**PAGE TEXT**.
Morgan Lewis Sugar Mill

16

Morgan Lewis, St. Peter Barbados 13°16’00’N 59°34’22W

TEL: 1 (246) 622 4039

CLOSED SEPT 3RD TO OCT 16TH 2023
Open: Tue - Saturdays 10am - 5pm
Closed: Sundays and Mondays

Admission: Grounds and Café are free
Self Guided Tours: $10 BBD
Guided Tours: $20 BBD

One of the Caribbean's largest windmill

One of the largest and only complete sugar windmill surviving in the Caribbean. The wind-driven machinery that ground the sugarcane in the 18th and 19th centuries is still intact. The mill includes an exhibit of the equipment used to produce sugar at the time when the industry was run by wind-power generated from mills such as this one. The rubble walls are comprised of boulders held together with a mixture of egg-white and coral dust (there was no cement when this plantation house was built!)

Morgan Lewis stands on approximately 3, 000 square feet of gently sloping land, approximately one half of the way between the top of Cherry Tree Hill to the west and Shorey Village to the east. 
 
At Morgan Lewis, during a week with favourable winds and canes with a good quality of juice, one would have expected the Mill to crush some 200 hundred tons of canes and produce about 5, 500 gallons of syrup.
 

A Comprehensive History of the Mill

Like many plantations in Barbados, Morgan Lewis inherited its name from its first owner – Morgan Lewis. The name first appears in Barbados’ historical record in 1674 and has been retained until the present. In 1721 Morgan Lewis is sold to the John Hannis who owns the plantation for a brief period until he sells it to the Gibbons family in 1736. Morgan Lewis plantation remained in the Gibbons family until the nineteenth century. Below is a list of the several owners.

• Morgan Lewis – 1674
• John Hannis – 1721
• John Gibbons – 1736
• Scawen Kendrich, following his marriage to Hanna Gibbons the daughter of John Gibbons, and the death of her father (John Gibbons) inherited all of his father – in – Laws plantations in 1740.
• William Gibbons, son of Joh Gibbons buys most of his late father’s plantations from Scawen Kendrick including Morgan Lewis – 1743
• John Gibbons – 1760
• Scawen Kendrick Gibbons – 1777
• Sir John Gay Alleyne -1778
• Jones Pile -1846 -1849
• Nathaniel Pile – 1850 -1854
• J. T. Skinner – 1858 -1871
• Thomas Gill – 1879 -92
• Allder brothers – 1898 -1903
• R. P. Pile – 1905 -1914
• C.S. Skinner – 1921
• R.E. Gill – 1929 -1937
• E. L. Bannister – 1951
• The Barbados National Trust – 1963 to Present

The Enslaved at Morgan Lewis - A Brief Census 1787-1832

The paucity of the overall history of the Morgan Lewis Plantation is highlighted by the lack of information that researchers have been able to uncover, to date, about the history of its enslaved population. The primary reason for this absence of information is due to the fact that the history of Morgan Lewis Plantation has not been extensively interrogated by social historians, anthropologists and archaeologists. What is known about the enslaved at Morgan Lewis Plantation focuses primarily on the numbers of persons who were enslaved there between 1787 – 1832.

**SET OF TASKS**.
(1) From the Morgan Lewis Sugar Mill text, reproduce word for word the passage starting with "One of the Caribbean's" and going on through "to the east.".
(2) Render this sentence from the Morgan Lewis Sugar Mill text in Spanish: "The wind-driven machinery that ground the sugarcane in the 18th and 19th centuries is still intact."
(3) According to the Morgan Lewis Sugar Mill text, what holds together the boulders of the rubble walls?
Rely solely on the Morgan Lewis Sugar Mill text for what you need.

**GIVEN DATA**.
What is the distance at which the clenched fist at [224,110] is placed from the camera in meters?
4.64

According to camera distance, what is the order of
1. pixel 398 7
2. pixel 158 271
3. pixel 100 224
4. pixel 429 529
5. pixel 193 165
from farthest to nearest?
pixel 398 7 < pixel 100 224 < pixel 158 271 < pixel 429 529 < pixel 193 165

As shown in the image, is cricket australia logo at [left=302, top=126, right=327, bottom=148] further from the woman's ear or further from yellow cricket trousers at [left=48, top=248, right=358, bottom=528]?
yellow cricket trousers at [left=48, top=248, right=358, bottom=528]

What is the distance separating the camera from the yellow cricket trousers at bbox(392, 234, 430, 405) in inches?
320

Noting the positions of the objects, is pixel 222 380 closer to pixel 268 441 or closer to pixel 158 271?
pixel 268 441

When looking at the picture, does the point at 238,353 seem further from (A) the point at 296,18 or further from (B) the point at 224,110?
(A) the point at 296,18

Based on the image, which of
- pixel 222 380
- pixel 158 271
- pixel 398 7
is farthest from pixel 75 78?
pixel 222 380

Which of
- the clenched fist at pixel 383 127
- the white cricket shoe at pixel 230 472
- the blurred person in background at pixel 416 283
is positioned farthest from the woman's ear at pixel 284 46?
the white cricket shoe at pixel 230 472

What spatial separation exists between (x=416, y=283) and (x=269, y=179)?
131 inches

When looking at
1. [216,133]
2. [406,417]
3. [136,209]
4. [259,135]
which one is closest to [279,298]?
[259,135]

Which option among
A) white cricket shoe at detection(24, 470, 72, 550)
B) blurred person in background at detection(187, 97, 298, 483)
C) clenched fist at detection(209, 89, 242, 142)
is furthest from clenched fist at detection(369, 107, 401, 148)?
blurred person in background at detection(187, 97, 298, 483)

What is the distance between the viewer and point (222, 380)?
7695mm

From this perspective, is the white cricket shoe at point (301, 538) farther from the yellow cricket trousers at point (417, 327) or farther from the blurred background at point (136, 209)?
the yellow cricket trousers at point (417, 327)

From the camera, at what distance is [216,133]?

**RESPONSES**.
(1)
One of the Caribbean's largest windmill

One of the largest and only complete sugar windmill surviving in the Caribbean. The wind-driven machinery that ground the sugarcane in the 18th and 19th centuries is still intact. The mill includes an exhibit of the equipment used to produce sugar at the time when the industry was run by wind-power generated from mills such as this one. The rubble walls are comprised of boulders held together with a mixture of egg-white and coral dust (there was no cement when this plantation house was built!)

Morgan Lewis stands on approximately 3, 000 square feet of gently sloping land, approximately one half of the way between the top of Cherry Tree Hill to the west and Shorey Village to the east.

(2) La maquinaria impulsada por el viento que molía la caña de azúcar en los siglos XVIII y XIX sigue intacta.

(3) A mixture of egg-white and coral dust.